Awesome

SRMR Toolbox

The speech-to-reverberation modulation energy ratio (SRMR) is a non-intrusive metric for speech quality and intelligibility based on a modulation spectral representation of the speech signal. The metric was proposed by Falk et al. and recently updated for variability reduction and improved intelligibility estimation both for normal hearing listeners and cochlear implant users.

This toolbox includes the following implementations of the SRMR metric:

The original SRMR metric (used as one of the objective metrics in the REVERB Challenge).
The updated SRMR metric, incorporating updates for reduced variability.
A fast implementation of the original SRMR metric, using a gammatonegram to replace the time-domain gammatone filterbank. The fast implementation can also optionally use the updates for reduced variability.
A version tailored for cochlear implant users (SRMR-CI).

These implementations have been shown to perform well with sampling rates of 8 and 16 kHz. They will run for other sampling rates, but a warning will be shown as the metrics have not been tested under such conditions.

Setup

Prior to using the functions in the toolbox, the main folder and its subfolders have to be added to the MATLAB path. This can be done as follows:

addpath('/path/to/SRMRToolbox')
addpath(genpath('/path/to/SRMRToolbox/libs'))

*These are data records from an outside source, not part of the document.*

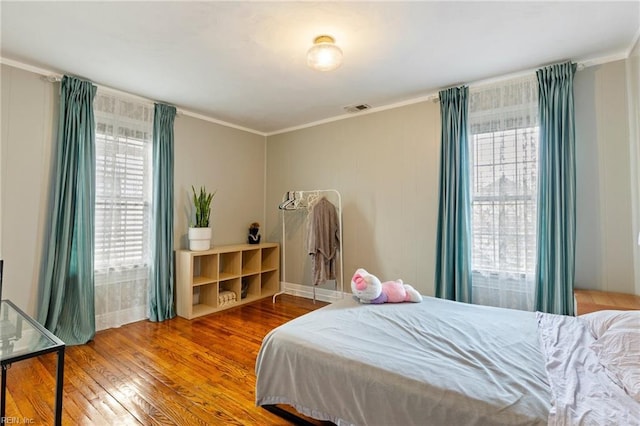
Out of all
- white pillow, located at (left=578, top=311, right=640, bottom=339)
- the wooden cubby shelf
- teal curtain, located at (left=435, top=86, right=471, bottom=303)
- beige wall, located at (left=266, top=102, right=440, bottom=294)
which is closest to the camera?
white pillow, located at (left=578, top=311, right=640, bottom=339)

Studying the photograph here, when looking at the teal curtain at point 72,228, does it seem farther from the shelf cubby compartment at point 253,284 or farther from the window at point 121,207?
the shelf cubby compartment at point 253,284

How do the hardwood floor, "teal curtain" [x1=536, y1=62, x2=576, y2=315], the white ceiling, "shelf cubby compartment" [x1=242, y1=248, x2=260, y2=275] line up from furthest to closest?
"shelf cubby compartment" [x1=242, y1=248, x2=260, y2=275]
"teal curtain" [x1=536, y1=62, x2=576, y2=315]
the white ceiling
the hardwood floor

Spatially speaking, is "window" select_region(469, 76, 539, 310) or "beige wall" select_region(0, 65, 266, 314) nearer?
"beige wall" select_region(0, 65, 266, 314)

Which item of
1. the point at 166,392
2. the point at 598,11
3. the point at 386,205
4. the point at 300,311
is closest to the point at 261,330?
the point at 300,311

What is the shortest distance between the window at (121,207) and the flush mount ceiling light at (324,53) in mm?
2282

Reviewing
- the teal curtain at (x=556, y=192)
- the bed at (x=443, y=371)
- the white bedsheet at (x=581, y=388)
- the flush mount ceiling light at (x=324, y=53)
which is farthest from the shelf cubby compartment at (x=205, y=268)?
the teal curtain at (x=556, y=192)

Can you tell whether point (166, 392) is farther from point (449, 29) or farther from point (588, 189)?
point (588, 189)

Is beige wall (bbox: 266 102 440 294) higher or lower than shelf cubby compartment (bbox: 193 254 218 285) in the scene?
higher

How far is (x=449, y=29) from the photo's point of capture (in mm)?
2158

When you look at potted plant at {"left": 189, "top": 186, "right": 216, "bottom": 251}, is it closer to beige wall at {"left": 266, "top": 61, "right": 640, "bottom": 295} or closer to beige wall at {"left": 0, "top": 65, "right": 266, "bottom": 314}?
beige wall at {"left": 266, "top": 61, "right": 640, "bottom": 295}

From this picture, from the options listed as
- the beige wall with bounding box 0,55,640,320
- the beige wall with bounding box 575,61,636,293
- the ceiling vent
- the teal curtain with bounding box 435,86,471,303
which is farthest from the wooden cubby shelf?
the beige wall with bounding box 575,61,636,293

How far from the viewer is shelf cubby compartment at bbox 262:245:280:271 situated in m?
4.69

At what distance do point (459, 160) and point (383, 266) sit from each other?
1.52 meters

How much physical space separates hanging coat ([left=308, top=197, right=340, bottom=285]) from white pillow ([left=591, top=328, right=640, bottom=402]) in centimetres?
266
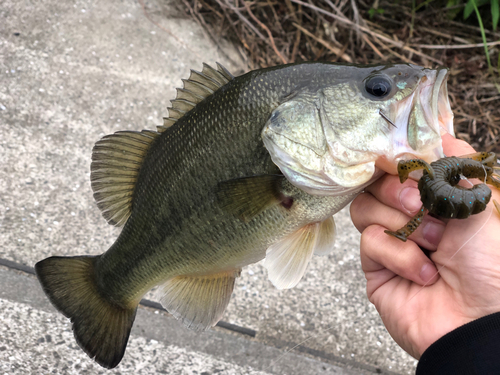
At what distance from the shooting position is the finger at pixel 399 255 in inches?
41.8

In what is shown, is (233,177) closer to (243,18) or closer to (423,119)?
(423,119)

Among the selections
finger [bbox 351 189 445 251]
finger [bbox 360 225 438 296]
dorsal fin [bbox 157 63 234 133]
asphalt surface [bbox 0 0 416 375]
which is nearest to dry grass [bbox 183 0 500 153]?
asphalt surface [bbox 0 0 416 375]

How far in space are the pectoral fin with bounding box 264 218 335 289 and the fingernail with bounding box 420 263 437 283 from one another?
0.27 metres

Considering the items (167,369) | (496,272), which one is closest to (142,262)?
(167,369)

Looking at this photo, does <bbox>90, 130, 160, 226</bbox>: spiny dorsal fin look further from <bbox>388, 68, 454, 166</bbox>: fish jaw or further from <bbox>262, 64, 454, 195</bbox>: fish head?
<bbox>388, 68, 454, 166</bbox>: fish jaw

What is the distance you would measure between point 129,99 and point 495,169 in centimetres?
188

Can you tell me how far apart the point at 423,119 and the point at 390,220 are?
30 cm

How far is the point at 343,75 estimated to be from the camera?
105 cm

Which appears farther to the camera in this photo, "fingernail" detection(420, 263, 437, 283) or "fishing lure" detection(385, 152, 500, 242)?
"fingernail" detection(420, 263, 437, 283)

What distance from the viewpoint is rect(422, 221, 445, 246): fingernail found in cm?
105

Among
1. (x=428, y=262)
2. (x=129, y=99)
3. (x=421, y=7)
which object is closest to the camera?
(x=428, y=262)

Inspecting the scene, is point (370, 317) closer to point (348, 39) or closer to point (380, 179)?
point (380, 179)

If you have access to MATLAB Coder, you can also call the script gen_mexfiles prior to first using the toolbox. This will generate fast versions of the voice activity detection and speech level adjustment functions used by SRMR. If you do not have access to MATLAB Coder, slower versions of these functions will be used.

Usage

Implementations 1 to 3 are all called from the same M-file, SRMR.m. The function SRMR accepts a number of optional named parameters:

[ratio, energy] = SRMR(s, fs, 'fast', 0, 'norm', 0, 'minCF', 4, 'maxCF', 128)

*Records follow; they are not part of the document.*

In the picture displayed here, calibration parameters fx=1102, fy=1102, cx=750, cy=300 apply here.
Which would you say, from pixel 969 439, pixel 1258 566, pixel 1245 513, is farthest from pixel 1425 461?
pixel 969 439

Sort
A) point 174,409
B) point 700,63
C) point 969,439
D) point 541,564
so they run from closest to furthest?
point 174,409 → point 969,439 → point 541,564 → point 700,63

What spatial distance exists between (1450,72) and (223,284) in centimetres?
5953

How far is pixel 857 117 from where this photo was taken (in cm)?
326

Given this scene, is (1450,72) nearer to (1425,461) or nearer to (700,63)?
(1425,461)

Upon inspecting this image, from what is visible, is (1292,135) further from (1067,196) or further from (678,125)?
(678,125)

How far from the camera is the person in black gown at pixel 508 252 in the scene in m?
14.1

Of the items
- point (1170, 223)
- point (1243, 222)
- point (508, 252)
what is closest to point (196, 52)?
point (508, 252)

s: either the path to a WAV file or an array containing a single-channel speech sentence.
fs: sampling rate of the data in s. If s is the path to a WAV file, this parameter has to be omitted.
'fast', F: flag to activate (F = 1)/deactivate (F = 0) the fast implementation. The default is 'fast', 0 (this can be omitted).
'norm', N: flag to activate (N = 1)/deactivate (N = 0) the normalization step in the modulation spectrum representation, used for variability reduction. The default is 'norm', 0.
'minCF', cf1: value of the center frequency of the first filter in the modulation filterbank. The default value is 4 Hz.
'maxCF', cf8: value of the center frequency of the last filter in the modulation filterbank. The default value is 128 Hz if the normalization is off and 30 Hz if normalization is on.

The outputs are ratio, which is the SRMR score, and energy, a 3D matrix with the per-frame modulation spectrum extracted from the input.

Examples

Calling original SRMR implementation with a file name as argument:

file = 'test.wav';
[ratio, energy] = SRMR(file);

Calling original SRMR with a vector and sampling rate as argument:

[s, fs] = wavread('test.wav');
[ratio, energy] = SRMR(s, fs);

Calling SRMRnorm with default parameters (i.e., minCF = 4 and maxCF = 30):

[ratio_norm, energy_norm] = SRMR(s, fs, 'norm', 1);

Calling SRMRnorm with the last modulation filterbank at 64 Hz:

[ratio_norm64, energy_norm64] = SRMR(s, fs, 'norm', 1, 'maxCF', 64);

Calling fast versions, based on Dan Ellis' gammatonegram:

[ratio_fast, energy_fast] = SRMR(s, fs, 'fast', 1);
[ratio_fast_norm, energy_fast_norm] = SRMR(s, fs, 'fast', 1, 'norm', 1);

References

If you use this toolbox in your research, please cite the reference below:

[TASLP2010] Tiago H. Falk, Chenxi Zheng, and Way-Yip Chan. A Non-Intrusive Quality and Intelligibility Measure of Reverberant and Dereverberated Speech, IEEE Trans Audio Speech Lang Process, Vol. 18, No. 7, pp. 1766-1774, Sept. 2010. doi:10.1109/TASL.2010.2052247

If you use the normalized version of the metric, please cite the following reference in addition to [TASLP2010]:

[IWAENC2014] João F. Santos, Mohammed Senoussaoui, and Tiago H. Falk. An updated objective intelligibility estimation metric for normal hearing listeners under noise and reverberation. In International Workshop on Acoustic Signal Enhancement (IWAENC). September 2014.

Likewise, if you use the CI-tailored version of the metric (with or without normalization), please cite this reference in addition to [TASLP2010]:

[TASLP2014] João F. Santos and Tiago H. Falk. Updating the SRMR metric for improved intelligibility prediction for cochlear implant users. IEEE Transactions on Audio, Speech, and Language Processing, December 2014. doi:10.1109/TASLP.2014.2363788.